The WAL — Write-Ahead Log#

Every DB write in Postgres first gets written to the WAL (Write-Ahead Log) before being applied to the actual tables. This is how Postgres guarantees crash recovery — if it crashes mid-write, it replays the WAL on startup.

App writes order_123
WAL entry appended: "INSERT orders (123, created, 49.99) at LSN 0/1A2B3C"
Data applied to orders table

The WAL is a sequential, append-only log of every single change to the DB. It already exists — CDC just reads it.


How CDC Reads the WAL#

Postgres has a feature called logical replication — the same mechanism it uses to replicate data to read replicas.

CDC tools connect to Postgres using logical replication and receive WAL changes in real-time:

graph TD
    APP[App Service] -->|write| PG[(Postgres)]
    PG -->|WAL entry| WAL[Write-Ahead Log]
    WAL -->|logical replication\nsame as read replica| CDC[CDC Tool\ne.g. Debezium]
    CDC -->|publish| K[Kafka]

    style WAL fill:#4a9,color:#fff

Key point: Postgres doesn't write to CDC — CDC reads from WAL via logical replication. Zero extra write overhead on Postgres.


What CDC Captures#

CDC captures every change at the row level:

INSERT: { op: "c", table: "outbox", after: { id: 1, event_type: "OrderCreated", ... } }

UPDATE: { op: "u", table: "outbox", before: { published: false }, after: { published: true } }

DELETE: { op: "d", table: "orders", before: { order_id: 123 } }

You can filter to only capture the tables you care about (e.g., just the outbox table).

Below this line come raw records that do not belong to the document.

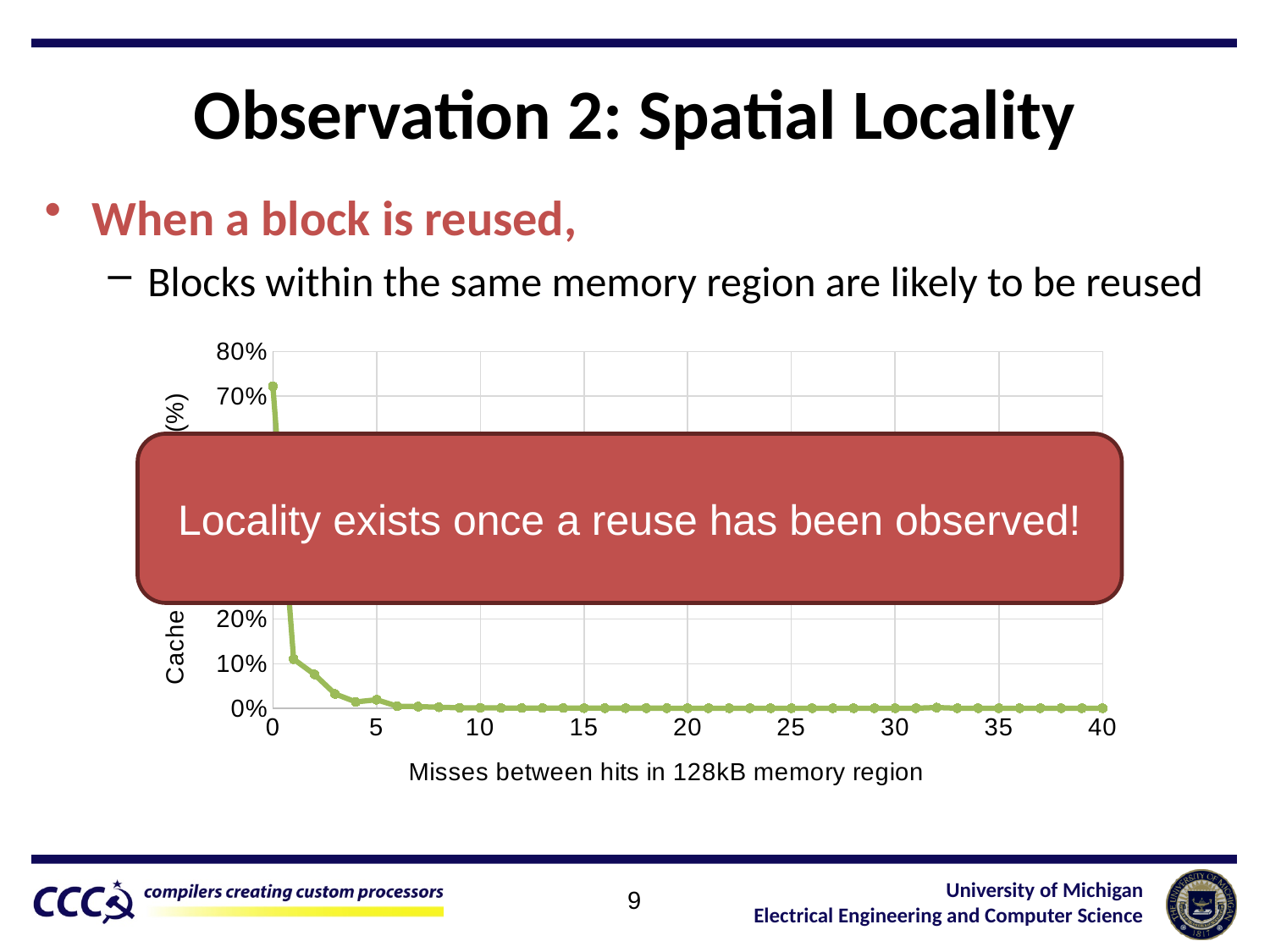
Which is larger, the value at 1 miss between hits or the value at 10 misses between hits? 1 miss between hits At which x-axis value is the plotted value highest? 0 Which is larger, the value at 0 misses between hits or the value at 1 miss between hits? 0 misses between hits What kind of chart is shown on the slide? Line chart What is the highest tick value shown on the y axis of the chart? 80% Is the value at 2 misses between hits greater or less than 10%? less Do the values rise or fall as the number of misses between hits increases along the x axis? Fall Is the value at 1 miss between hits greater or less than 20%? less What is the label of the x axis of the chart? Misses between hits in 128kB memory region Is the value at 0 misses between hits greater or less than 60%? greater What is the largest value shown on the x axis of the chart? 40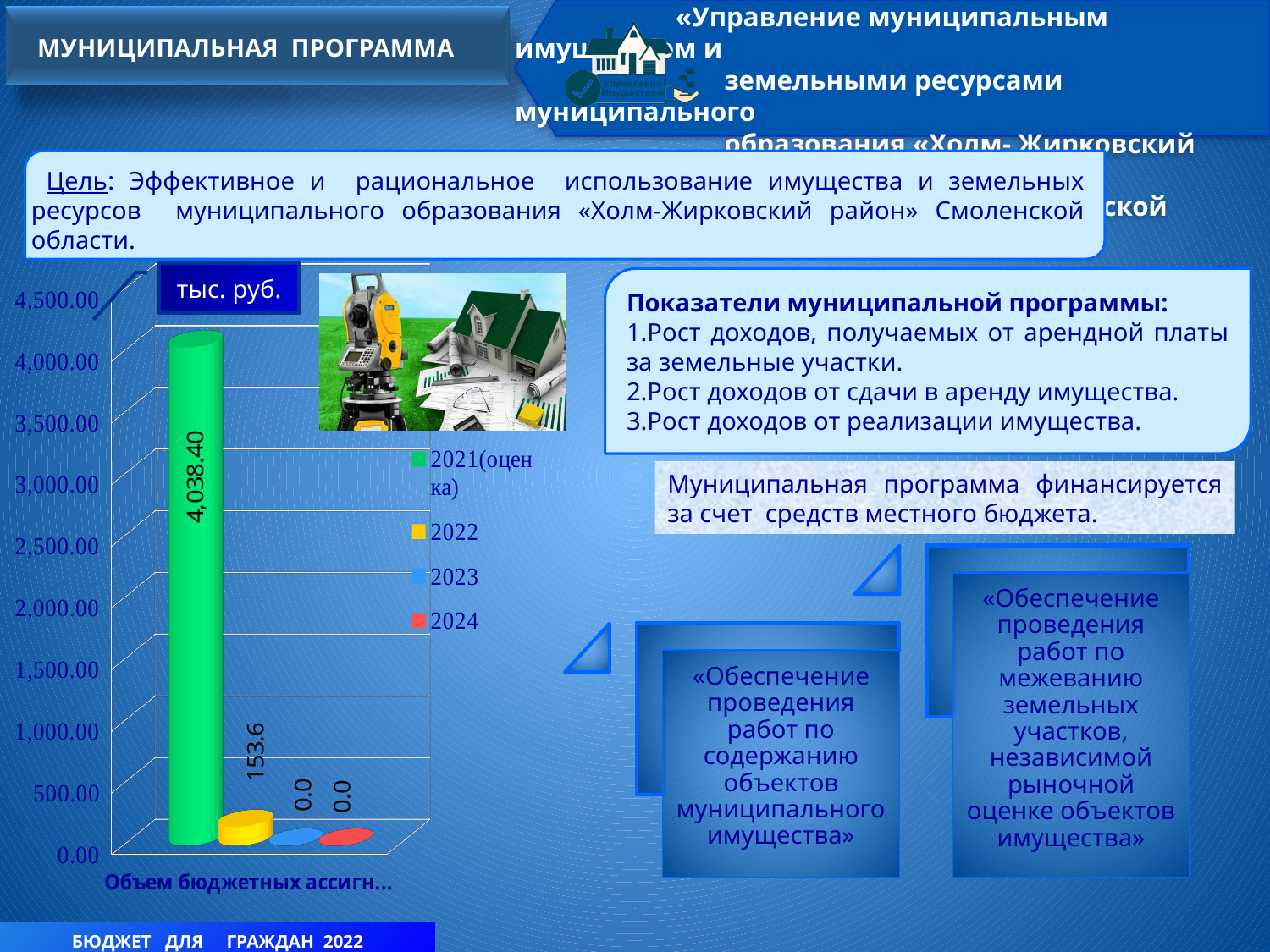
Which is larger, the value for 2022 or the value for 2023? 2022 Is the value for 2021(оценка) greater or less than 4,000.00? greater What is the difference between the 2021(оценка) value and the 2022 value? 3,884.80 Which series has the highest value in the chart? 2021(оценка) What unit is shown in the label above the chart? тыс. руб. What is the value for the 2024 series in the chart? 0.0 How many series does the chart legend list? 4 What is the value for the 2021(оценка) series in the chart? 4,038.40 What kind of chart is shown on the slide? bar chart What is the value for the 2022 series in the chart? 153.6 What is the value for the 2023 series in the chart? 0.0 Is the value for 2022 greater or less than 500.00? less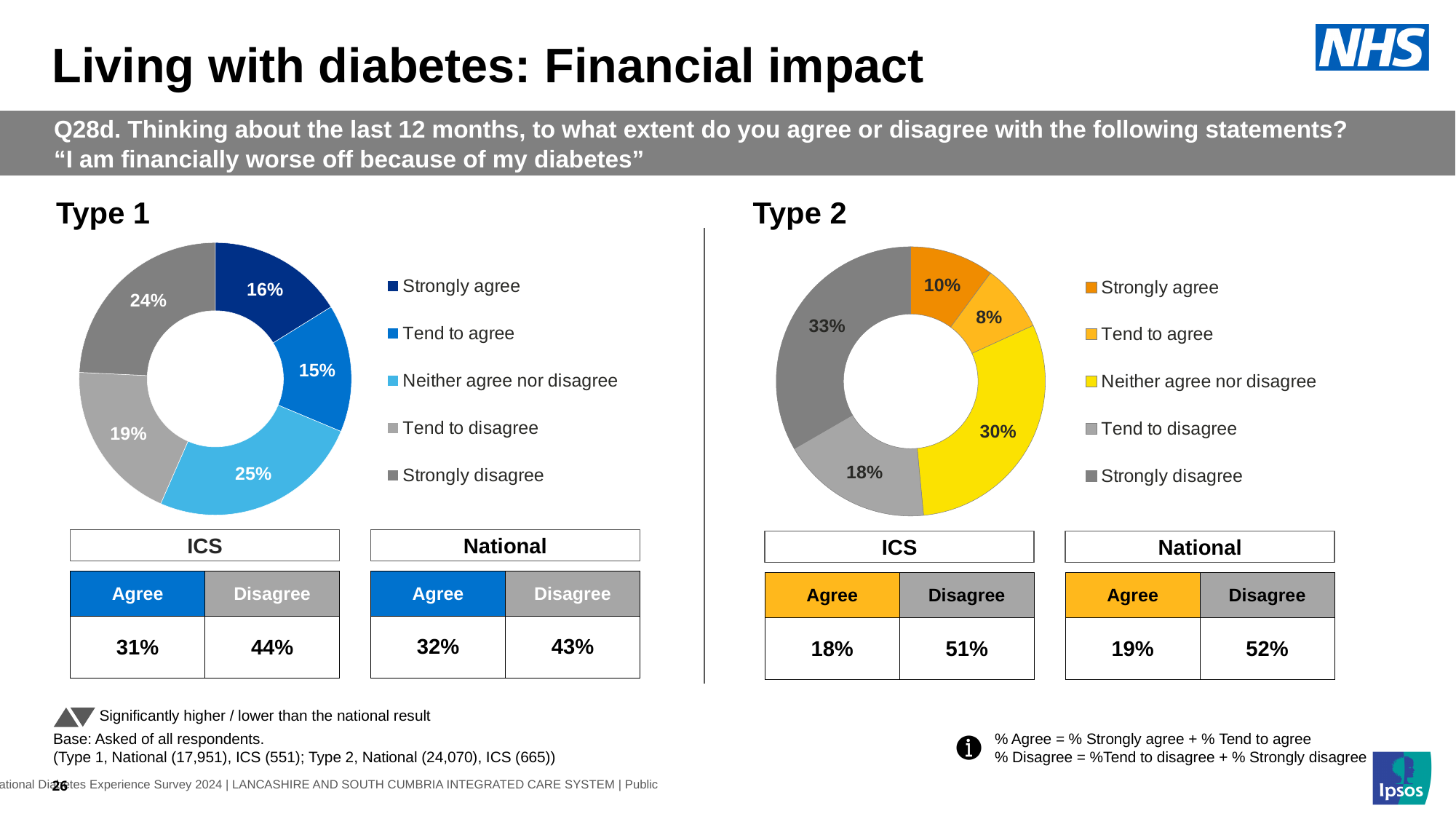
In the Type 2 chart, what percentage of respondents strongly disagree? 33% In the Type 2 chart, what colour represents Neither agree nor disagree? Yellow How many response categories does the Type 2 chart show? 5 In the Type 1 chart, what percentage of respondents strongly agree? 16% In the Type 1 chart, what is the combined share of Strongly agree and Tend to agree? 31% In the Type 2 chart, what percentage of respondents tend to agree? 8% In the Type 1 chart, which is larger: Strongly disagree or Tend to disagree? Strongly disagree In the Type 2 chart, what is the difference between the Strongly disagree and Tend to disagree shares? 15% In the Type 1 chart, which response category has the largest share? Neither agree nor disagree In the Type 2 chart, which response category has the smallest share? Tend to agree What kind of chart is used for Type 1? Donut (pie) chart In the Type 1 chart, what percentage of respondents neither agree nor disagree? 25%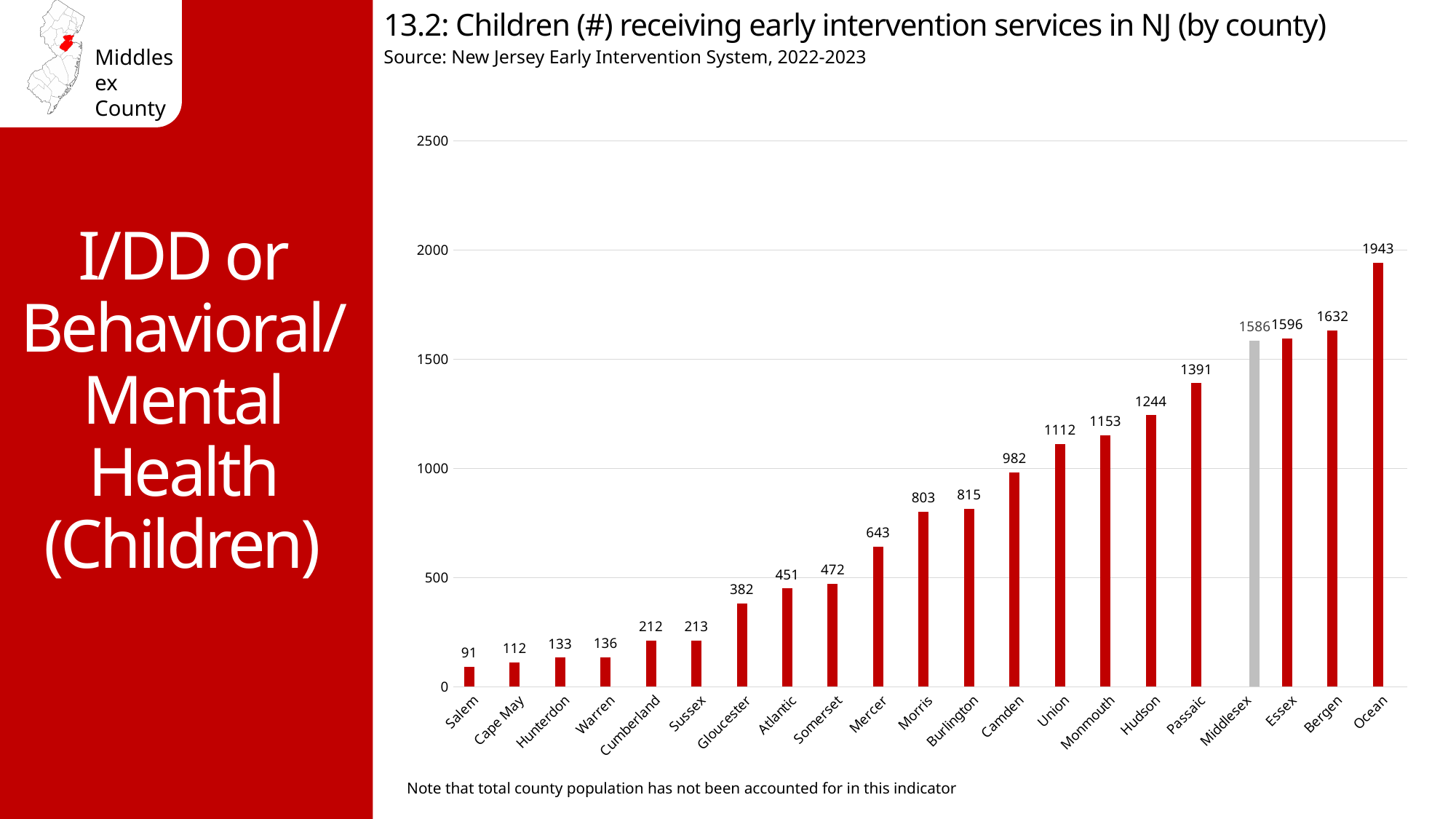
Which county has the highest number of children receiving early intervention services? Ocean What kind of chart is shown on the slide? Bar chart How many counties are shown on the chart? 21 Which county has the lowest number of children receiving early intervention services? Salem How many children are receiving early intervention services in Middlesex County? 1586 Which county's bar is shown in grey rather than red? Middlesex What is the value shown for Salem County? 91 Is the value for Passaic greater or less than 1500? less What is the difference between the values for Ocean and Middlesex? 357 What is the difference between the values for Bergen and Essex? 36 Which has a higher value, Camden or Union? Union What is the value shown for Ocean County? 1943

CDC vs Polling Comparison#

Polling CDC
Latency Up to N seconds Milliseconds
DB overhead Queries every N seconds Near zero (reads WAL)
Complexity Simple to implement Requires CDC tool setup
Missed events Possible if polling gaps None (WAL is complete)
Use case Low-throughput, simple systems High-throughput, real-time

Key Insight#

CDC is not polling with a shorter interval — it's a fundamentally different mechanism. Polling adds load proportional to frequency. CDC adds near-zero load because it piggybacks on the WAL that Postgres was already writing for crash recovery.